● SHORT EXERCISE
Extract every line starting at the line that contains "When comparing the" and ending with the final line of the data, inclusive; give only those lines, word for word.

● DATA SUPPLIED
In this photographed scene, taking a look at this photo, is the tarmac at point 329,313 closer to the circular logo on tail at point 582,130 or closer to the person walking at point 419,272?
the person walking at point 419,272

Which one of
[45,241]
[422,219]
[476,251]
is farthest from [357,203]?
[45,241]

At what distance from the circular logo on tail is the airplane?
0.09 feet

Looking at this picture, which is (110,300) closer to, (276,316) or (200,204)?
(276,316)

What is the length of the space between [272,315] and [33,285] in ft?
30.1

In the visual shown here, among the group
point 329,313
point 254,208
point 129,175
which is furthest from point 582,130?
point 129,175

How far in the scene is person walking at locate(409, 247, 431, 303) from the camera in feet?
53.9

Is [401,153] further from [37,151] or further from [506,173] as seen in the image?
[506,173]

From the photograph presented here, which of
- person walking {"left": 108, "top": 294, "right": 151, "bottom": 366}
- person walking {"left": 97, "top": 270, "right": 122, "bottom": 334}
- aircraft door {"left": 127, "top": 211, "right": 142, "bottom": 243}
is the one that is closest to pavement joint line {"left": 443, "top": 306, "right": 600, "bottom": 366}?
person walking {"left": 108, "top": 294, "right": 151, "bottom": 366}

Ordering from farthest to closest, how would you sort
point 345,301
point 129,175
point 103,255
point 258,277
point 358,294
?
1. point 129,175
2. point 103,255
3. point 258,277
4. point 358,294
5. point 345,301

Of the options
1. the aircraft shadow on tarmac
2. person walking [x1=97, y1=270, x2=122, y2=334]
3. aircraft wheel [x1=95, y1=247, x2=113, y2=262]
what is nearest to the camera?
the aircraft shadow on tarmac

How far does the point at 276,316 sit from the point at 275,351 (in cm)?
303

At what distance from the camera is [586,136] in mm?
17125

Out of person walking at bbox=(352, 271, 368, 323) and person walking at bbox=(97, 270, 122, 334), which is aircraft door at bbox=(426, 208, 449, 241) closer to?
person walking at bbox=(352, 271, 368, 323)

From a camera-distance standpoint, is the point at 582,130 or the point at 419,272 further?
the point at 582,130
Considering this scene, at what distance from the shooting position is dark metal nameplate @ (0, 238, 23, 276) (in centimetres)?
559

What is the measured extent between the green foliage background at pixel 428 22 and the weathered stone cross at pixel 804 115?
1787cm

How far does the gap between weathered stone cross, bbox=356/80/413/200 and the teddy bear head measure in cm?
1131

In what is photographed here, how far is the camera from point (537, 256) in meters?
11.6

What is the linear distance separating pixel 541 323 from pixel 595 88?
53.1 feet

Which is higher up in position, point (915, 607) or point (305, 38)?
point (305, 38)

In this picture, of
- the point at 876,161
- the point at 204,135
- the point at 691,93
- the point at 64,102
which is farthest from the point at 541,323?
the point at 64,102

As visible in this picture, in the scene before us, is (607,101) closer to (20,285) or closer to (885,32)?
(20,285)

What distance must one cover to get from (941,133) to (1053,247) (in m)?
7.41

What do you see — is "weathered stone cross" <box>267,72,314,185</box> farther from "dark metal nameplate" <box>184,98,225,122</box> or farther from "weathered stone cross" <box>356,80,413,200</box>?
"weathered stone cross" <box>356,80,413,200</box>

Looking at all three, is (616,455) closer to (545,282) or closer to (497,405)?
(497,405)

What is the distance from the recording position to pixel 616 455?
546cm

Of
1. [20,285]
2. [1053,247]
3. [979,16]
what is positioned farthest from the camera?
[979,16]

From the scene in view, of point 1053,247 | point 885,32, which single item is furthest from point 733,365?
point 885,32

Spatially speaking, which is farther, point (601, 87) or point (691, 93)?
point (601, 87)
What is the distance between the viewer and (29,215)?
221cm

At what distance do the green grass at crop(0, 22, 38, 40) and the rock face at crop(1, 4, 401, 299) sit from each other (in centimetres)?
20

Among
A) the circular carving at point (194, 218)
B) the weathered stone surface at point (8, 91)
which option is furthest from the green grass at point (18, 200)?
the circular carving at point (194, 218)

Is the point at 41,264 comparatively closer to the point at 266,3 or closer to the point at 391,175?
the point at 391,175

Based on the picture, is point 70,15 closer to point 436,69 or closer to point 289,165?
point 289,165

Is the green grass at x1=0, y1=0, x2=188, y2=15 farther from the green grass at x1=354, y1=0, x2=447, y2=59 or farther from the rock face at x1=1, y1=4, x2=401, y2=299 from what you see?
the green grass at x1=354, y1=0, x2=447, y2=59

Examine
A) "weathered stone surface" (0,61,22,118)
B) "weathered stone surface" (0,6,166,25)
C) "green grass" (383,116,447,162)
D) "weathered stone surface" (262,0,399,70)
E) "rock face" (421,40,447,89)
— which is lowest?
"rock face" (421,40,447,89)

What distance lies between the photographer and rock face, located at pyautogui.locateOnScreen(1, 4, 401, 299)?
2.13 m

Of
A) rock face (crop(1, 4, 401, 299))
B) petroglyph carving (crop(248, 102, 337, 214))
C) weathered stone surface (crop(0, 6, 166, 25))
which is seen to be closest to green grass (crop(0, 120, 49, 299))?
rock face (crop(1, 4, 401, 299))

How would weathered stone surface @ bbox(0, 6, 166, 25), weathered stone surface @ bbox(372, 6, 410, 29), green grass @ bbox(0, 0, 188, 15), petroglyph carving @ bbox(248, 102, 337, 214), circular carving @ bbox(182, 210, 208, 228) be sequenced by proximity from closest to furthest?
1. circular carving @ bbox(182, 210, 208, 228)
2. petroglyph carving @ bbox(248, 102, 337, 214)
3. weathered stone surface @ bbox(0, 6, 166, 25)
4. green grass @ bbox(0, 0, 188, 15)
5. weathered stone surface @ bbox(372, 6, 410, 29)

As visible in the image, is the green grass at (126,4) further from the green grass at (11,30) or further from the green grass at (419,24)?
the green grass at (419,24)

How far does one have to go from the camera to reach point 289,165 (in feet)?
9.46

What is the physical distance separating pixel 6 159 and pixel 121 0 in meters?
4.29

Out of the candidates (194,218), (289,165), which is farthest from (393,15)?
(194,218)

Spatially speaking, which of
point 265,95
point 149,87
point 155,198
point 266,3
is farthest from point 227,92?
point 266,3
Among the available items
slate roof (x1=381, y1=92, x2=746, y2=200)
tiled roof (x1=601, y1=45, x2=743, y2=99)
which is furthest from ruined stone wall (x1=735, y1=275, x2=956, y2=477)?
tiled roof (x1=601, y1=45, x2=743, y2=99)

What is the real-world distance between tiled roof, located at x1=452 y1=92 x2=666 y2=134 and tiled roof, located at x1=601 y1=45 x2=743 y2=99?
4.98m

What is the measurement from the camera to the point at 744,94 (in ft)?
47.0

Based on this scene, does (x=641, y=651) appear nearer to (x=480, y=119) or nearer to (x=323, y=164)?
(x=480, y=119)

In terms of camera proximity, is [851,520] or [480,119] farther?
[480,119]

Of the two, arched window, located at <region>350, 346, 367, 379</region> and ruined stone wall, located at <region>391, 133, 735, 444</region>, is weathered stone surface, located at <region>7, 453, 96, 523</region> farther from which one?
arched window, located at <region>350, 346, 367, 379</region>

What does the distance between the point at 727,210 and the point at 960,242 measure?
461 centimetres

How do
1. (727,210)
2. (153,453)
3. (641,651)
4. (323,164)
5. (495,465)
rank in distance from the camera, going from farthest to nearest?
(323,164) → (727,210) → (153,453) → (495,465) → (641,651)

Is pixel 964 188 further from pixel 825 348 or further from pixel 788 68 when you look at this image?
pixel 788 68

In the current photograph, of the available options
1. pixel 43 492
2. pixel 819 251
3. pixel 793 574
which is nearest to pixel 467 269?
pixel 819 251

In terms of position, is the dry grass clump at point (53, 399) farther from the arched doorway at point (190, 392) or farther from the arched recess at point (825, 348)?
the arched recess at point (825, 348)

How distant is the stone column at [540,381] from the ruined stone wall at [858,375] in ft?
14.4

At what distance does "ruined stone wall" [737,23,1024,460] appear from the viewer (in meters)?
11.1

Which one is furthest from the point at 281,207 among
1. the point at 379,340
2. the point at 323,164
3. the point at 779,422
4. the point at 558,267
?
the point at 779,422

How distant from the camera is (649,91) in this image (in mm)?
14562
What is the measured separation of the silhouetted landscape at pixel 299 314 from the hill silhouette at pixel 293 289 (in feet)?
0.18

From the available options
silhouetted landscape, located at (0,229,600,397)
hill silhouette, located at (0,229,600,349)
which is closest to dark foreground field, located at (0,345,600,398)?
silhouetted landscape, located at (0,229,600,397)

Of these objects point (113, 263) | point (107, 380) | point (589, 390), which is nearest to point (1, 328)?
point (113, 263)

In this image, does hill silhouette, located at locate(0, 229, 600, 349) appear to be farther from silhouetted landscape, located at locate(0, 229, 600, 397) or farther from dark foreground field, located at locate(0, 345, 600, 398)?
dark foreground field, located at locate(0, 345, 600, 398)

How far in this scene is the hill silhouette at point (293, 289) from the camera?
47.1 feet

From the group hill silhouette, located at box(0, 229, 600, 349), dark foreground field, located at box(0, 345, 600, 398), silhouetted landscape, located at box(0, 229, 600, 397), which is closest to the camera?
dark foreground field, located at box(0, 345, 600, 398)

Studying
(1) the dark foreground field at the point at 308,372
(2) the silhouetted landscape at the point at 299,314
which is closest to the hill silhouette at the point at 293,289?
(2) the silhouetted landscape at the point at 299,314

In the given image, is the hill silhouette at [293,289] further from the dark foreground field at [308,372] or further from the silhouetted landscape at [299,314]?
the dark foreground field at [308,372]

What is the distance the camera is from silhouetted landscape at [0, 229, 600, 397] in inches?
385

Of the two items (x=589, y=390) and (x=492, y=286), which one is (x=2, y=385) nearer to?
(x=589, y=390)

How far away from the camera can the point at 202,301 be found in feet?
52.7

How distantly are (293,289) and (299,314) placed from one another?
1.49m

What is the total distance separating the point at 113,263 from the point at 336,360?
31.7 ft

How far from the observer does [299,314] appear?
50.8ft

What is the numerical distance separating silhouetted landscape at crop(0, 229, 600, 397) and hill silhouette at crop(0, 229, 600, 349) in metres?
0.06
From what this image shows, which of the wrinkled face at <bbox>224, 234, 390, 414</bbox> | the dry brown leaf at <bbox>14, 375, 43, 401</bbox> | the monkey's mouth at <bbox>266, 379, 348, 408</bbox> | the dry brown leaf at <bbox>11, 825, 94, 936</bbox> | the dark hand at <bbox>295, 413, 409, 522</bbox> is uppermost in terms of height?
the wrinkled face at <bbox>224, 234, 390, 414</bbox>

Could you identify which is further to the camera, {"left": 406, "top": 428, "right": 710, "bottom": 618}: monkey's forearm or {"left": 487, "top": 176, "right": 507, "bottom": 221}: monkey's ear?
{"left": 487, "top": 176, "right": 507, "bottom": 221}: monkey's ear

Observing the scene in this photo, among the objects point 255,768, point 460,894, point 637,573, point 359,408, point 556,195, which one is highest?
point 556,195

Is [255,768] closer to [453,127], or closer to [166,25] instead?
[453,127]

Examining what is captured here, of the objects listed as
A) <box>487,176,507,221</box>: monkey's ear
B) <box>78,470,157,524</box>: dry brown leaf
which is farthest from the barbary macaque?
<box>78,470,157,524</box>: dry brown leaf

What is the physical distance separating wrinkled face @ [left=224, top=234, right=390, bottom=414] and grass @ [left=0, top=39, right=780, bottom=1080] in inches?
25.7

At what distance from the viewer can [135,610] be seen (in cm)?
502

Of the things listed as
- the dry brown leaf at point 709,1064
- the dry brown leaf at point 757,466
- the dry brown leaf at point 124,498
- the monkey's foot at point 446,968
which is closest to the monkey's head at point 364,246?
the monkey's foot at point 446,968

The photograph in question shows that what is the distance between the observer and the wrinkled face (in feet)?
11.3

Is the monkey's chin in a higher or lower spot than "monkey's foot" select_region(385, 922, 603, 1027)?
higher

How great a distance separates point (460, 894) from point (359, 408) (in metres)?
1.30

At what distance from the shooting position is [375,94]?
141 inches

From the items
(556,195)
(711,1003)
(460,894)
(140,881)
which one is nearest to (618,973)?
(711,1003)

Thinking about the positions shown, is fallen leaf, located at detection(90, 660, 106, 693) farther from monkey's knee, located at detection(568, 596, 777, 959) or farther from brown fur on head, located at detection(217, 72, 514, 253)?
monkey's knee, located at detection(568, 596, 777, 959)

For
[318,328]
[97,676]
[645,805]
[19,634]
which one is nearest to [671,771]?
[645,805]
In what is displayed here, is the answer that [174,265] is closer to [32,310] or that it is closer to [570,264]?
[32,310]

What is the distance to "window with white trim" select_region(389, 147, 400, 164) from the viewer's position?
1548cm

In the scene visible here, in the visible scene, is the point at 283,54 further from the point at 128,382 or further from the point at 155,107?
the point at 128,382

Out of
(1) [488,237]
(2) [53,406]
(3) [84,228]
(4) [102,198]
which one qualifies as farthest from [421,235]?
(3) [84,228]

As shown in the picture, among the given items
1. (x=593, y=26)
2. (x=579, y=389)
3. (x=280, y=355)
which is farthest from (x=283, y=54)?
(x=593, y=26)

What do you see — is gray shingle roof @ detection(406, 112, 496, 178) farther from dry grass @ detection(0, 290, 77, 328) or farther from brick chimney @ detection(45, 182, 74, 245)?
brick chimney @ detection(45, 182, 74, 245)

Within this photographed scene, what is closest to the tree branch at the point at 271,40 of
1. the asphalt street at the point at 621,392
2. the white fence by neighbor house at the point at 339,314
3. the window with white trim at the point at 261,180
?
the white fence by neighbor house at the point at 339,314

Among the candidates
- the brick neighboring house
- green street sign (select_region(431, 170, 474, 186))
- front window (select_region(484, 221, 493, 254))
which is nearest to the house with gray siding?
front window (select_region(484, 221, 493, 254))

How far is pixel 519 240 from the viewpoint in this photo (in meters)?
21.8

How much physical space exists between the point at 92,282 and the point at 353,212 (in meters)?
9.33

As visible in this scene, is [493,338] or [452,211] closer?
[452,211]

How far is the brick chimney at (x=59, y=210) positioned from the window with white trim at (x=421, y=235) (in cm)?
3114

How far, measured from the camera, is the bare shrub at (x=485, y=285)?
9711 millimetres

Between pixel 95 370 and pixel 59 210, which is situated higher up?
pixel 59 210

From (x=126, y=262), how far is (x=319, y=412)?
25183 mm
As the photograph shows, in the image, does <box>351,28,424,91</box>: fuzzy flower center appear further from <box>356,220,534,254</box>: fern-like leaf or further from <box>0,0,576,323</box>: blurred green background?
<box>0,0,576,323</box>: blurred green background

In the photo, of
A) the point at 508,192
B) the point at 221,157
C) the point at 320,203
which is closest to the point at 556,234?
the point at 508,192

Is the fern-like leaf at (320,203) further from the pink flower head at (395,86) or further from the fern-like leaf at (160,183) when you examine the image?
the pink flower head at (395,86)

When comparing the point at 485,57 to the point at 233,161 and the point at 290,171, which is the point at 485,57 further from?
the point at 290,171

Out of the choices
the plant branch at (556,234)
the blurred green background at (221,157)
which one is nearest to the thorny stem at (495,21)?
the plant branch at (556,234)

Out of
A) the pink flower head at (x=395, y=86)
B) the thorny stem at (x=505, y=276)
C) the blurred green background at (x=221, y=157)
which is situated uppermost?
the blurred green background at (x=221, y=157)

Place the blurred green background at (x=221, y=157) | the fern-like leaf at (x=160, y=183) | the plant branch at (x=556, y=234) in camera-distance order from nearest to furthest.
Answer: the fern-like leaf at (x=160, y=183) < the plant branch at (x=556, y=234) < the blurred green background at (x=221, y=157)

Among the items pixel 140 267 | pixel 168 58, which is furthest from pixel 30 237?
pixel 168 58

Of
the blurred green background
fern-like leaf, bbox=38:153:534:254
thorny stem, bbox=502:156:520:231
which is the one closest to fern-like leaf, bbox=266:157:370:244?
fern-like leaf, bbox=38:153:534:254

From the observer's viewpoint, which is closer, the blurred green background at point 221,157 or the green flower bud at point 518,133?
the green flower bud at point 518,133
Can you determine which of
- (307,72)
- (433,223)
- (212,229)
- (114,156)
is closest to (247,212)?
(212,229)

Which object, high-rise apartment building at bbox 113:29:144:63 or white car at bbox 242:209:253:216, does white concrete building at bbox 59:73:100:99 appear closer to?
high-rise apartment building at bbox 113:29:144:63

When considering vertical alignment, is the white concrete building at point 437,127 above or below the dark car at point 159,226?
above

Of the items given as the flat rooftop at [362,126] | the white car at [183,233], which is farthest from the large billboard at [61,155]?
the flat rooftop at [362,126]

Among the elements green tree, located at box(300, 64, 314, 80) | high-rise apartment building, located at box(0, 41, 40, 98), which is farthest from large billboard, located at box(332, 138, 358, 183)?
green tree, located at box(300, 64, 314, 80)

● RESULT OF THE EXERCISE
When comparing the point at 485,57 to the point at 233,161 and the point at 290,171, which is the point at 485,57 further from?
the point at 290,171

Out of the choices
the plant branch at (556,234)
the blurred green background at (221,157)
which one is nearest to the thorny stem at (495,21)?
the plant branch at (556,234)

Out of
A) the pink flower head at (x=395, y=86)
B) the thorny stem at (x=505, y=276)
C) the blurred green background at (x=221, y=157)
which is situated uppermost?
the blurred green background at (x=221, y=157)

Place the blurred green background at (x=221, y=157) | the fern-like leaf at (x=160, y=183) | the plant branch at (x=556, y=234) in camera-distance order from nearest to furthest.
Answer: the fern-like leaf at (x=160, y=183) < the plant branch at (x=556, y=234) < the blurred green background at (x=221, y=157)

Among the items pixel 140 267 | pixel 168 58, which is furthest from pixel 30 237?
pixel 168 58

Of
the blurred green background
fern-like leaf, bbox=38:153:534:254
thorny stem, bbox=502:156:520:231
which is the one closest to fern-like leaf, bbox=266:157:370:244?
fern-like leaf, bbox=38:153:534:254

From the observer's viewpoint, which is closer, the blurred green background at point 221,157 or the green flower bud at point 518,133?
the green flower bud at point 518,133
Can you determine which of
- (307,72)
- (433,223)
- (212,229)
- (114,156)
is closest to (247,212)?
(212,229)

Which object, high-rise apartment building at bbox 113:29:144:63 or white car at bbox 242:209:253:216, does white concrete building at bbox 59:73:100:99 appear closer to?
high-rise apartment building at bbox 113:29:144:63

When considering vertical alignment, is the white concrete building at point 437,127 above or below the dark car at point 159,226?
above

Of the items given as the flat rooftop at [362,126] | the white car at [183,233], which is farthest from the large billboard at [61,155]?
the flat rooftop at [362,126]

Among the elements green tree, located at box(300, 64, 314, 80) | high-rise apartment building, located at box(0, 41, 40, 98), which is farthest from large billboard, located at box(332, 138, 358, 183)?
green tree, located at box(300, 64, 314, 80)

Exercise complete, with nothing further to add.